Antidepresan ilaçlarla ilgili önyargılardan da bahseden Yavuz, “Kullanayım ve kendimi daha yeterli hissedeyim’ üzere bir ön yargı var. Maalesef bu biçimde bir durum oluşturmaz. Antidepresan ilaçlar, hastalık yoksa hiç bir işe yaramazlar. ‘Bana nasıl yardımı dokunacak, bu ilaçlarla çözülür mü? Konuşarak sorunlarımı nasıl halledebilirim? Ben güçsüz değilim, kendi sorunlarımı kendim halledebilirim’ üzere bir grup motivasyonlarla epeyce da psikiyatri tabiplerine başvurmuyordu beşerler. Hatta bir ölçü etiketlenme üzere bir durum kelam konusuydu. bu biçimde ön yağılarla psikiyatri müracaatları olmuyordu. Ancak son senelerda bu önyargıları kırmaya başladık. Hatta tahminen bir ölçü pandeminin de bunda tesiri var diye düşünüyorum. Ruh sıhhatine beşerler daha hayli kıymet vermeye başladılar. Şu anda müracaatlar biraz daha fazla” sözlerini kullandı.

“YOĞUN GERİLİM BEYİNDE BİYOKİMYASAL DEĞİŞİKLİKLERE YOL AÇABİLİYOR”

Antidepresan ilaçların gerilime karşı tahlil olmadığını lakin ağır gerilimin ise beyinde biyokimyasal değişiklikler olabileceğine işaret eden Yavuz, “İşte bu biçimde bir hastalık ortaya çıkar ve o sıhhatsiz fikir sistemini yine onarmak ve programı bir daha düzenlemek gerekir. İlaç ya da psikoterapötik formüller ile zihinde oluşan deformasyon giderilir, kişi epey daha sağlıklı ve uygun hisseder kendini” dedi.

“BAĞIMLILIK YAPMAZLAR”

Yavuz, antidepresan ilaçlar gerektiği vakit kullanmasının işe yarayacağının net olduğuna vurgu yaparak, “Antidepresanlar bilinenin bilakis bağımlılık yapmazlar. Fizikî rastgele bir bağımlılık yapma tesirleri yoktur. Lakin bu ilaçları kullanırken kesilme belirtilerine epey dikkat edilmesi gerekiyor.

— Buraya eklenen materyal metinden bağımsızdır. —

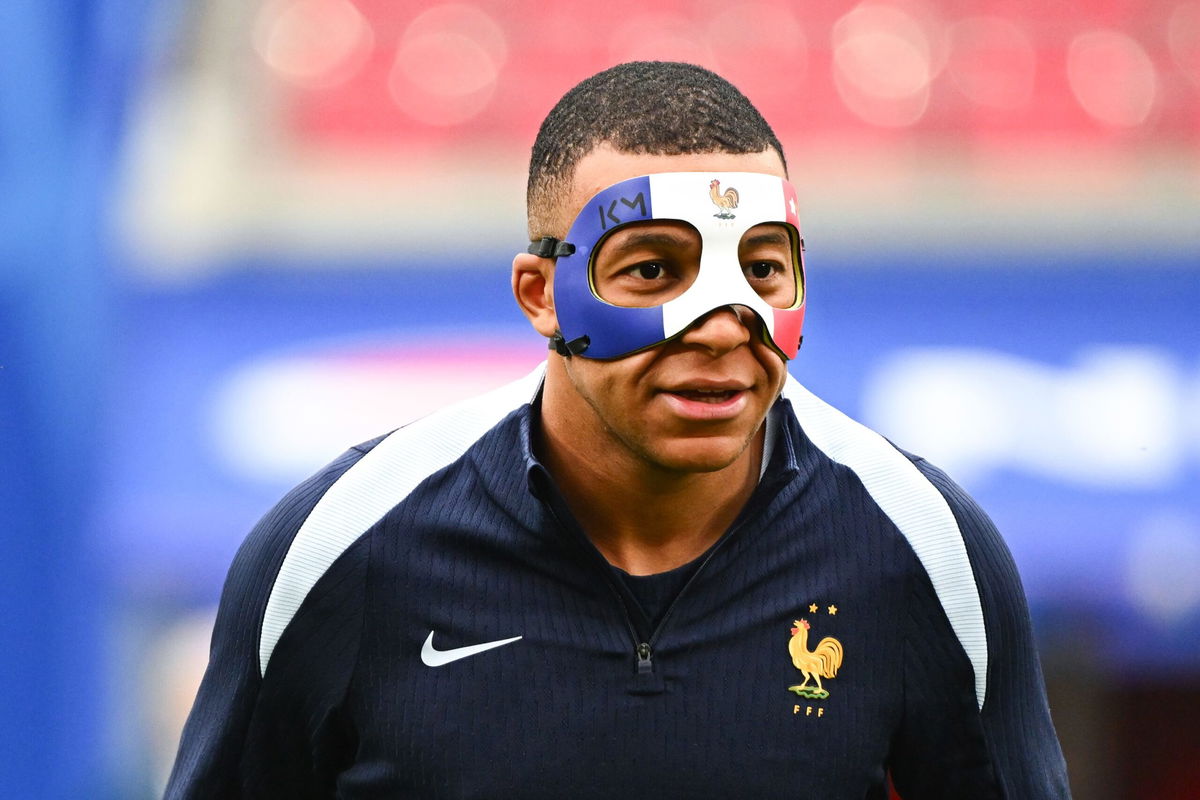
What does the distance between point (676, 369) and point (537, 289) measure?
0.34 m

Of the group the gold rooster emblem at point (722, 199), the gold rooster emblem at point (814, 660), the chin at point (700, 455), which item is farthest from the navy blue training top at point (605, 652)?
the gold rooster emblem at point (722, 199)

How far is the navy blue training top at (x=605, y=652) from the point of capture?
6.86 feet

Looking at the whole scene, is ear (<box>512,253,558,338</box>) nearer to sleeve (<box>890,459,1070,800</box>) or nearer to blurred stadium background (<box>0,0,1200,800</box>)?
sleeve (<box>890,459,1070,800</box>)

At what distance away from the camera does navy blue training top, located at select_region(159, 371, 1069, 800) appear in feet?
6.86

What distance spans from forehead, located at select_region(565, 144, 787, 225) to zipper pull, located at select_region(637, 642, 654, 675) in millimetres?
636

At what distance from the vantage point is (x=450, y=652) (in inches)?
85.1

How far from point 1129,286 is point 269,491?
3021mm

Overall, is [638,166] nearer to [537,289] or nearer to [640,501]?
[537,289]

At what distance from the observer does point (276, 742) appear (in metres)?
2.23

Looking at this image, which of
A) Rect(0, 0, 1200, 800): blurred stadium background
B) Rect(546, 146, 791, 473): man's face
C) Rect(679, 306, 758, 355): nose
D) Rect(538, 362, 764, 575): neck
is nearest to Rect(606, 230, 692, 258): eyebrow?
Rect(546, 146, 791, 473): man's face

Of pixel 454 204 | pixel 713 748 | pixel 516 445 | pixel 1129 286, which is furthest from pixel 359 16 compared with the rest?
pixel 713 748

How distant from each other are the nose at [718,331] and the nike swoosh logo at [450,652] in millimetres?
491

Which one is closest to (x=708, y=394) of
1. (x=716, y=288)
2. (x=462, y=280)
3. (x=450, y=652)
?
(x=716, y=288)

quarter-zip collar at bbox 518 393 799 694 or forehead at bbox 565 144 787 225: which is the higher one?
forehead at bbox 565 144 787 225
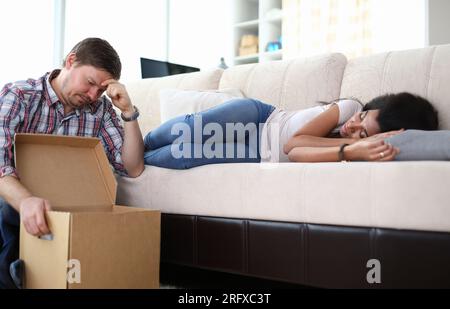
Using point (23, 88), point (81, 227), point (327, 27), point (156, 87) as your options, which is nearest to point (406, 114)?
point (81, 227)

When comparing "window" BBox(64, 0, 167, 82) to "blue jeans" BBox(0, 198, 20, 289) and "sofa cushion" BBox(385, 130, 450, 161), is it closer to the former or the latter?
"blue jeans" BBox(0, 198, 20, 289)

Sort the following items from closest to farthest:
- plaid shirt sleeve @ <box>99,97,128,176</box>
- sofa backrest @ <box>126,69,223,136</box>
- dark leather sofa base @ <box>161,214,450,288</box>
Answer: dark leather sofa base @ <box>161,214,450,288</box>
plaid shirt sleeve @ <box>99,97,128,176</box>
sofa backrest @ <box>126,69,223,136</box>

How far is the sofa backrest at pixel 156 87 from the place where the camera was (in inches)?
87.7

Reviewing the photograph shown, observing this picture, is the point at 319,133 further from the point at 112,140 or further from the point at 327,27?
the point at 327,27

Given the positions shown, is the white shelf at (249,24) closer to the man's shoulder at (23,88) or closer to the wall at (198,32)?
the wall at (198,32)

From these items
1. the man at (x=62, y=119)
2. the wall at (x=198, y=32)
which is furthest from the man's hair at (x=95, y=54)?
Answer: the wall at (x=198, y=32)

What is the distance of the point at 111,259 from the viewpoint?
108 cm

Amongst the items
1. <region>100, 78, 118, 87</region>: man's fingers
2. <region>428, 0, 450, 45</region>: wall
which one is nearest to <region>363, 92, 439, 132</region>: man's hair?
<region>100, 78, 118, 87</region>: man's fingers

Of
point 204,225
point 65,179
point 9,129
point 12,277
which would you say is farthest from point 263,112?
point 12,277

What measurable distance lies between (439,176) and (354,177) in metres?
0.19

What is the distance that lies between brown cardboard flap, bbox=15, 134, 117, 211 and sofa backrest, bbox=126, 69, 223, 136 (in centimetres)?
99

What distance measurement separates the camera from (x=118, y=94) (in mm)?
1402

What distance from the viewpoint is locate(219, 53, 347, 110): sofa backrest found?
184 centimetres

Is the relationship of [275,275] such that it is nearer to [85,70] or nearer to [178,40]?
[85,70]
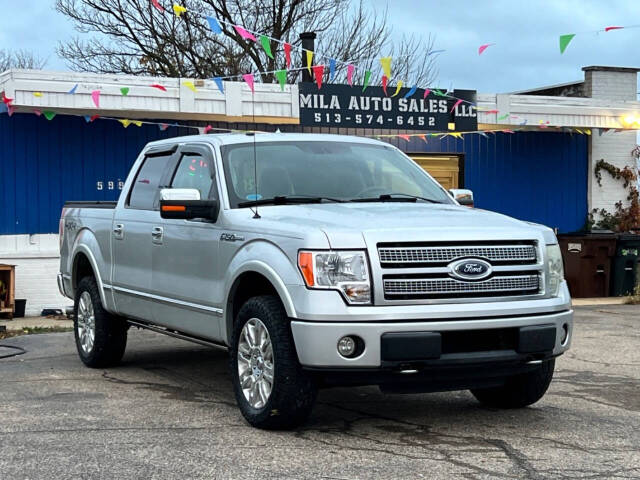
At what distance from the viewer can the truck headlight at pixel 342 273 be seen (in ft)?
19.0

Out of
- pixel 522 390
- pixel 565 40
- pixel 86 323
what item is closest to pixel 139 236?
pixel 86 323

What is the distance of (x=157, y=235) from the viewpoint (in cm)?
779

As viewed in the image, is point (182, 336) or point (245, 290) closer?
point (245, 290)

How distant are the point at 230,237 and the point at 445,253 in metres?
1.55

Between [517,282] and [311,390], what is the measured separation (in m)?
1.42

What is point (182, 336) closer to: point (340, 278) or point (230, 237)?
point (230, 237)

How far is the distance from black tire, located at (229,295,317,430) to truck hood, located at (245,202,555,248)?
1.79 ft

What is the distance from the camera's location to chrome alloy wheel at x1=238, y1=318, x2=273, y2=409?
6170mm

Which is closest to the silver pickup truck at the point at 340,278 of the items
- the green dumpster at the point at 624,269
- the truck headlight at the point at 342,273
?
the truck headlight at the point at 342,273

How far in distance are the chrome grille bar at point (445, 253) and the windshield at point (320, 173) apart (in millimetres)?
1273

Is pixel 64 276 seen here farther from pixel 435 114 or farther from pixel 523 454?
pixel 435 114

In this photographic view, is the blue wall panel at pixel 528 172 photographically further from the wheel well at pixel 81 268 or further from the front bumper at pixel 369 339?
the front bumper at pixel 369 339

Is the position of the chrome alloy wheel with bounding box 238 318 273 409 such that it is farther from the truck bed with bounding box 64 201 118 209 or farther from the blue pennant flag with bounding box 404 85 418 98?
the blue pennant flag with bounding box 404 85 418 98

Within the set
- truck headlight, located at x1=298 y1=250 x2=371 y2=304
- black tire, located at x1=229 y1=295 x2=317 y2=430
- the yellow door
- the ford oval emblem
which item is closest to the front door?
black tire, located at x1=229 y1=295 x2=317 y2=430
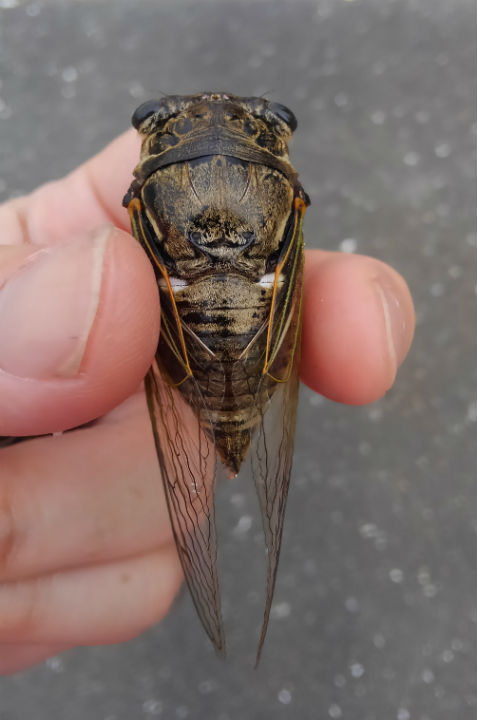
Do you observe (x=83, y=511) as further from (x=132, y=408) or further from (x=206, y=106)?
(x=206, y=106)

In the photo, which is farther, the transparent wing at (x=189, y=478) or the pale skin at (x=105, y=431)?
the transparent wing at (x=189, y=478)

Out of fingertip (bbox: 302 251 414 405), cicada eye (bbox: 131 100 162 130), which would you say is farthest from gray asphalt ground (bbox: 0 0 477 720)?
fingertip (bbox: 302 251 414 405)

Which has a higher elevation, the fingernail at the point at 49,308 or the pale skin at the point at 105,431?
the fingernail at the point at 49,308

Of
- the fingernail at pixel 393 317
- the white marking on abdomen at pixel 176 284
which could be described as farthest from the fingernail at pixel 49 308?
the fingernail at pixel 393 317

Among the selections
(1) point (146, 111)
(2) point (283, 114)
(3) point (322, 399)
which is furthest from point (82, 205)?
(3) point (322, 399)

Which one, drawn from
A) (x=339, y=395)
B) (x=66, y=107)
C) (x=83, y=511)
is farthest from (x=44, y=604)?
(x=66, y=107)

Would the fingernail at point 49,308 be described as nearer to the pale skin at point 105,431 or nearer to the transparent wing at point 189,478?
the pale skin at point 105,431

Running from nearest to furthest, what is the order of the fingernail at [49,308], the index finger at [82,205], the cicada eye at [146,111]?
1. the fingernail at [49,308]
2. the cicada eye at [146,111]
3. the index finger at [82,205]

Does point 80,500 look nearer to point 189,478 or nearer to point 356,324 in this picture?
point 189,478
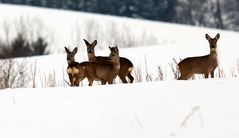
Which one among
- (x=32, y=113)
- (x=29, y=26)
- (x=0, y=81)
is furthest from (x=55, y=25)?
(x=32, y=113)

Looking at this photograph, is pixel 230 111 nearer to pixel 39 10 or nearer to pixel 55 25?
pixel 55 25

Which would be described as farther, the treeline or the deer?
the treeline

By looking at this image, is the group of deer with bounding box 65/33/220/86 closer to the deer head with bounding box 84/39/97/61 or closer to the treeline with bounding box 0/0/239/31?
the deer head with bounding box 84/39/97/61

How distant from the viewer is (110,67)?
425 inches

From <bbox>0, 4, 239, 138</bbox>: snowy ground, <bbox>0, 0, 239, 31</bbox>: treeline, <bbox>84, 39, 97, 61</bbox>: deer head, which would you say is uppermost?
<bbox>0, 0, 239, 31</bbox>: treeline

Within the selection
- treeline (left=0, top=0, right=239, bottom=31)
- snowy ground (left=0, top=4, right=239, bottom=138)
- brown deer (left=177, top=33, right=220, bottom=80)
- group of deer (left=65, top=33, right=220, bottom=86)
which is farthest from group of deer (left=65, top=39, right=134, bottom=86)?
treeline (left=0, top=0, right=239, bottom=31)

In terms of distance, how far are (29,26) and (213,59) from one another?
3604cm

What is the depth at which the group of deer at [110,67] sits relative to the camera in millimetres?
10430

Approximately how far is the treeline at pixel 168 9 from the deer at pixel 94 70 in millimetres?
60923

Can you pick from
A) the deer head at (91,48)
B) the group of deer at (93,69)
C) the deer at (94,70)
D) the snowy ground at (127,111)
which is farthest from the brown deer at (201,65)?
the snowy ground at (127,111)

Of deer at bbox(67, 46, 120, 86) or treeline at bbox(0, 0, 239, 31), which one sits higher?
treeline at bbox(0, 0, 239, 31)

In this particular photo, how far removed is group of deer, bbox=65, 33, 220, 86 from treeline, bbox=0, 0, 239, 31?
60.2 metres

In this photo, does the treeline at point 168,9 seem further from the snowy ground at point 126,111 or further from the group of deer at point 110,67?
the snowy ground at point 126,111

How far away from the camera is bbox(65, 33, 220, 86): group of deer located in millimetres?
10430
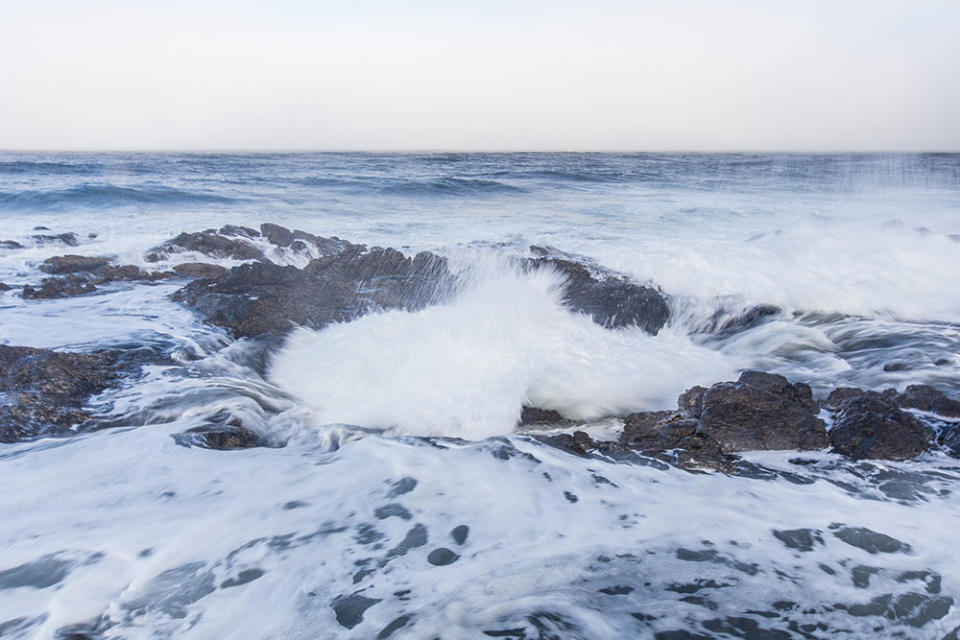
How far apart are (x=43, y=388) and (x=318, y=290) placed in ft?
10.5

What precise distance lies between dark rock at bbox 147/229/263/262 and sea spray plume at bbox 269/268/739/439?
189 inches

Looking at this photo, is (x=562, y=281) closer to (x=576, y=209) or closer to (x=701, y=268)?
(x=701, y=268)

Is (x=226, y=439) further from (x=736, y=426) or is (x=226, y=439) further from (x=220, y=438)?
(x=736, y=426)

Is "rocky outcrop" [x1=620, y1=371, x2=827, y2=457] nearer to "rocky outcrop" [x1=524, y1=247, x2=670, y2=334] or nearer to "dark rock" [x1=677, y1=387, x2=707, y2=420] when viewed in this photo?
"dark rock" [x1=677, y1=387, x2=707, y2=420]

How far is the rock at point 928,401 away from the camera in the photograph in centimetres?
384

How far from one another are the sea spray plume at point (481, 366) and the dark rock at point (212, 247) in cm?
480

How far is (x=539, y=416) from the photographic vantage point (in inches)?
176

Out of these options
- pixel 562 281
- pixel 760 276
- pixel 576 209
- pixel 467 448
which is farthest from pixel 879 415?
pixel 576 209

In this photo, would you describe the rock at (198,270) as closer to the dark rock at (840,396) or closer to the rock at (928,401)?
the dark rock at (840,396)

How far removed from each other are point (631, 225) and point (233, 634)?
14.7m

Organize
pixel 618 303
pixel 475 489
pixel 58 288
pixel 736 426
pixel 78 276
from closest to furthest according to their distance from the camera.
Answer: pixel 475 489, pixel 736 426, pixel 618 303, pixel 58 288, pixel 78 276

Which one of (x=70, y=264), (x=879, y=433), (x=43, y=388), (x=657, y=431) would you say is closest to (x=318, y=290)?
(x=43, y=388)

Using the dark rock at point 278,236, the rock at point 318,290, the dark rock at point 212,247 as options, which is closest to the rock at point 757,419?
the rock at point 318,290

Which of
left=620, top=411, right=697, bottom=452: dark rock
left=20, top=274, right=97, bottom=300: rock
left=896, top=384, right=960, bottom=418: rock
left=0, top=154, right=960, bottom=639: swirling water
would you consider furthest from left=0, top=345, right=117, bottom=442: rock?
left=896, top=384, right=960, bottom=418: rock
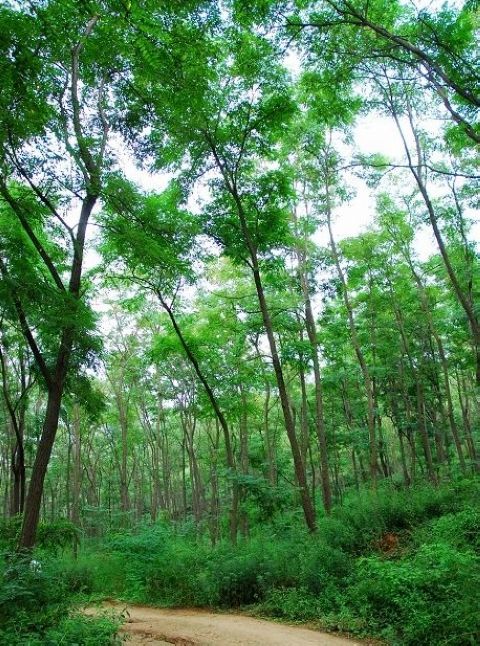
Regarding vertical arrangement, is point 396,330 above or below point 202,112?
below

Kişi bu ilacı birdenbire bırakırsa, bir kadro belirtiler hisseder kendinde ve bu belirtiler depresyonla epey karışır. Kişi kendinin düzelmediğini düşünerek tekrar ilaç kullanmasına devam edebilir. Antidepresan ilaçlar bireye hastır. Hakikat doz ve kullanılacak ilaç şahsa bakılırsa ayarlanır. Kesinlikle bir hekim denetiminde kesilmesi gerekir” formunda konuştu.

“KİŞİYE DE ANTİDEPRESANA DA YAZIK OLUR”

Muhtaçlığı olmayan bir kişinin antidepresan ilaç kullanımının bir işe yaramayacağını, kimi vakit ise önemli sıkıntıları birlikteinde getirdiğini de kelamlarına ekleyen Yavuz, “Kişiye de antidepresana da yazık olur. kimi vakit ise epeyce önemli sorunlara niye olur. Kişinin bir yatkınlığı var ise, antidepresan ilaçlar, manik dönüm dediğimiz aşırılık, taşkınlık periyotlarını tetikleyebilir. O yüzden biz bu ilaçlara başlatırken, kişinin yatkınlıklarını kesinlikle gözden geçiririz” diye konuştu.